What the task requires: What you should end up with is an exact copy of the lines from the one holding "ANÁLISE DAS DESPESAS" through the last line of the entries below, both included, and nothing else; leave every picture out.
*** Source records Section Begins ***
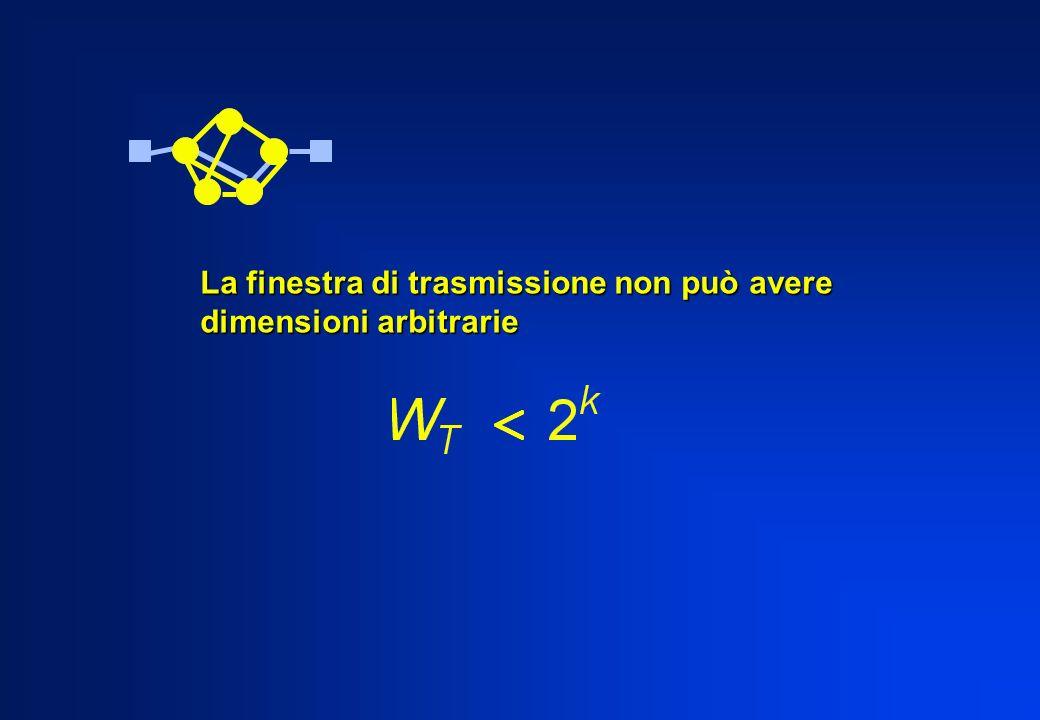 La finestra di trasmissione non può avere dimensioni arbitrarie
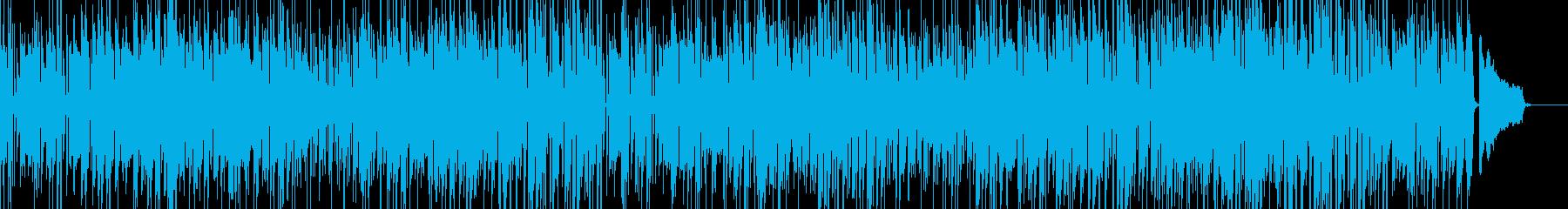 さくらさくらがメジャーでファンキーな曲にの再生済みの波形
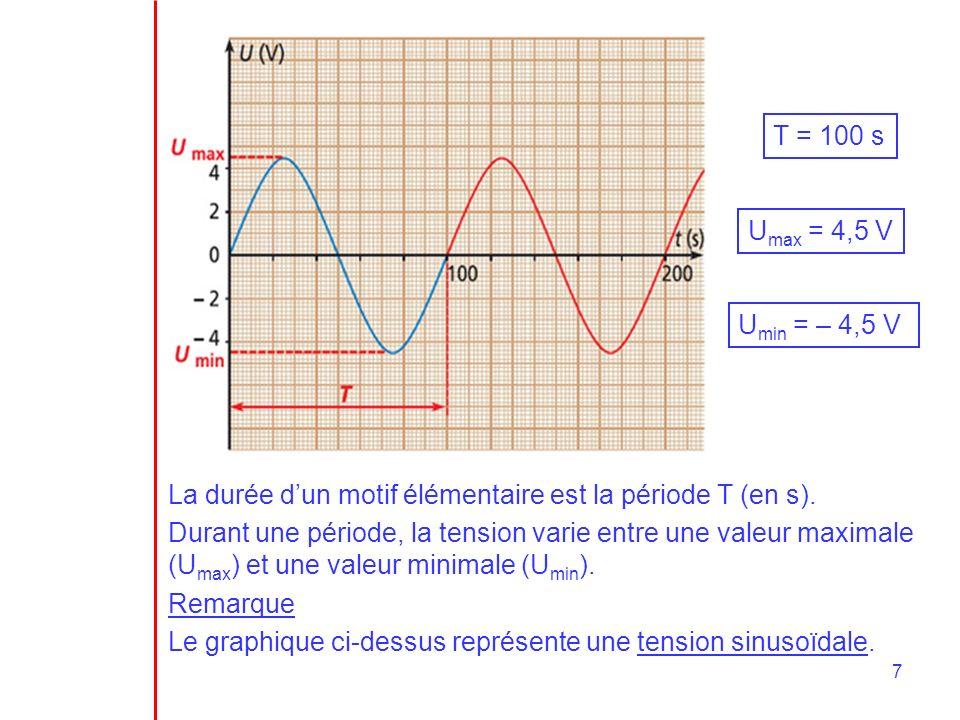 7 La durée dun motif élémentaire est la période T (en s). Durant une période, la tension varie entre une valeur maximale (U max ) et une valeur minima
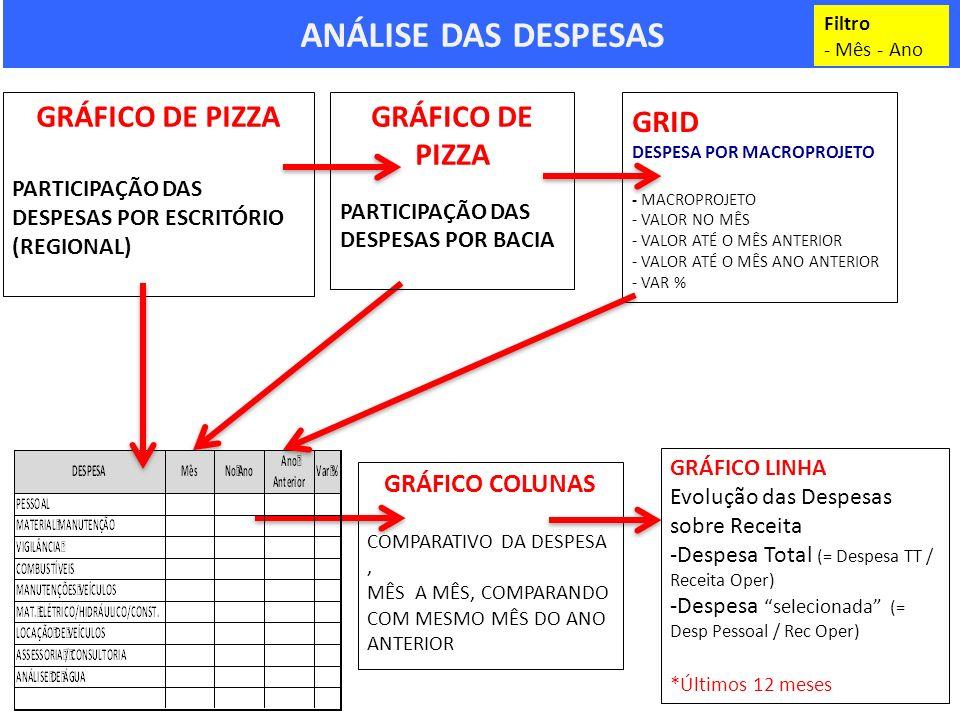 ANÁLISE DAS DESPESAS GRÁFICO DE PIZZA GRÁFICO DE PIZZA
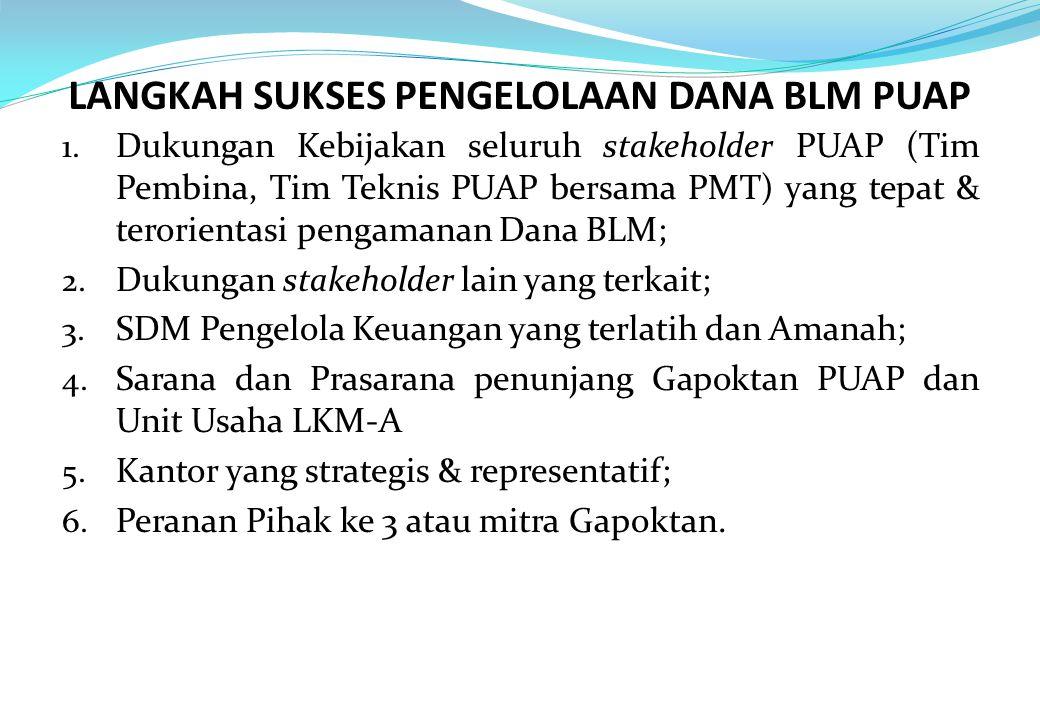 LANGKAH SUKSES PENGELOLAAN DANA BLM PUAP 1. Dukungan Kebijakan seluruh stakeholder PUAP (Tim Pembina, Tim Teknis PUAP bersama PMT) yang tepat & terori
*** Source records Section Ends ***
Solved exercise:
 ANÁLISE DAS DESPESAS GRÁFICO DE PIZZA GRÁFICO DE PIZZA
 LANGKAH SUKSES PENGELOLAAN DANA BLM PUAP 1. Dukungan Kebijakan seluruh stakeholder PUAP (Tim Pembina, Tim Teknis PUAP bersama PMT) yang tepat & terori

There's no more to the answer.